### Exercise instructions
Quote word for word from the line holding "full form of" to the last line below, including both, and omit any pictures.

### Records to process
►

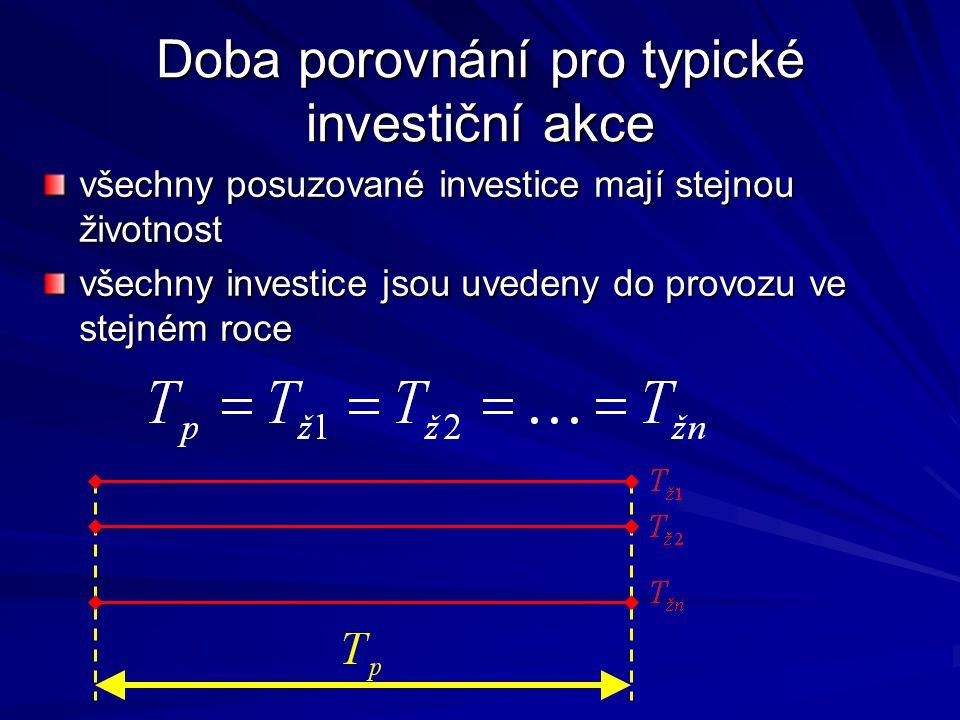 Doba porovnání pro typické investiční akce všechny posuzované investice mají stejnou životnost všechny investice jsou uvedeny do provozu ve stejném roce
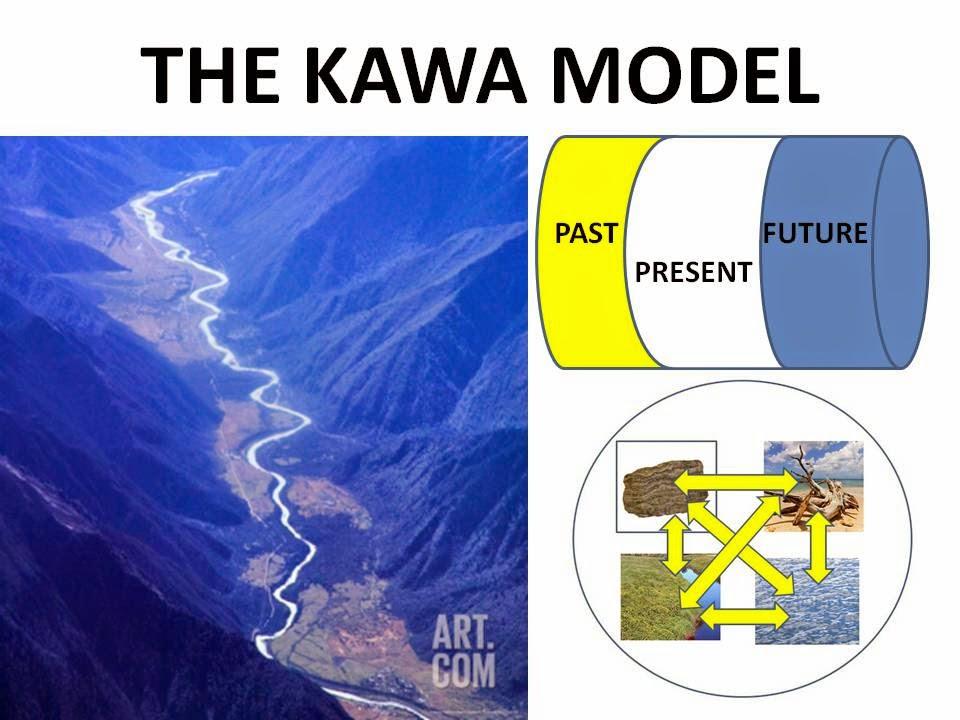 The Kawa Model: What is the Kawa Model?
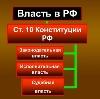 Органы власти в Мельниково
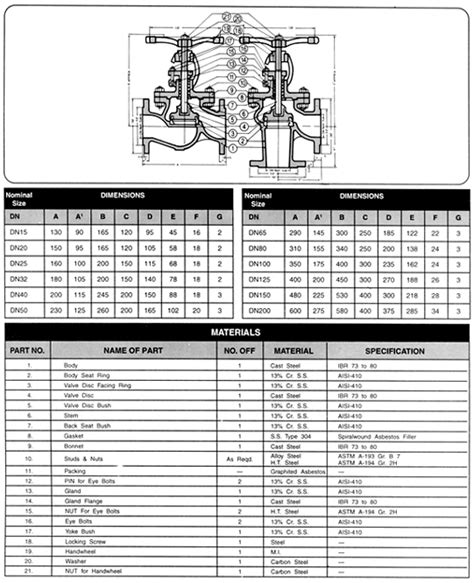 full form of ibr pipe wj valves and boiler mountings cast steel globe valve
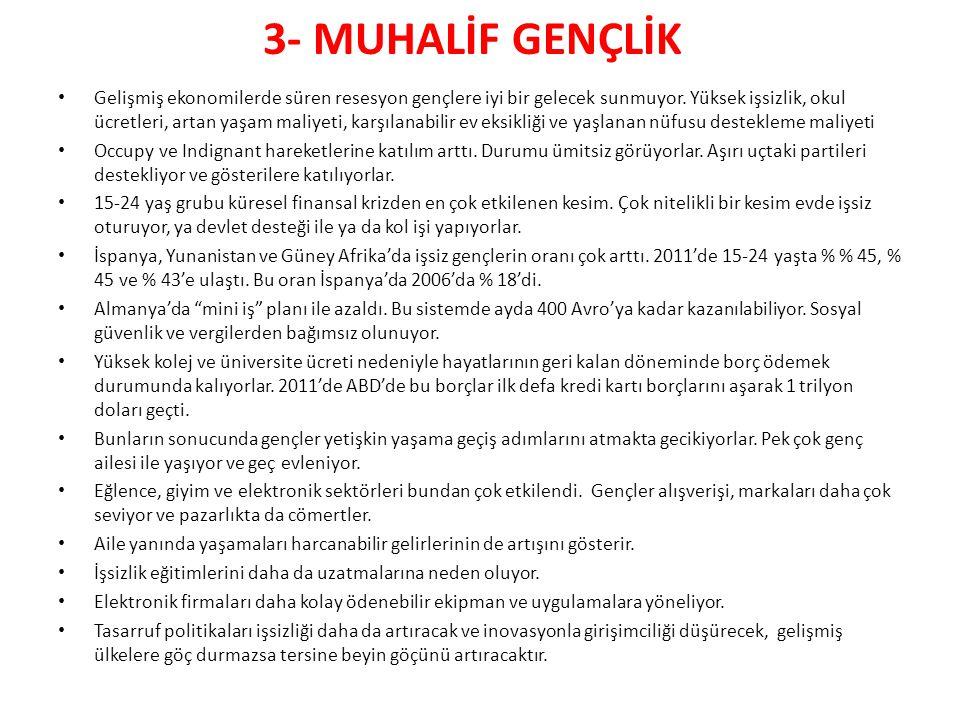 3- MUHALİF GENÇLİK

◄

### Problem solution
 full form of ibr pipe wj valves and boiler mountings cast steel globe valve
 3- MUHALİF GENÇLİK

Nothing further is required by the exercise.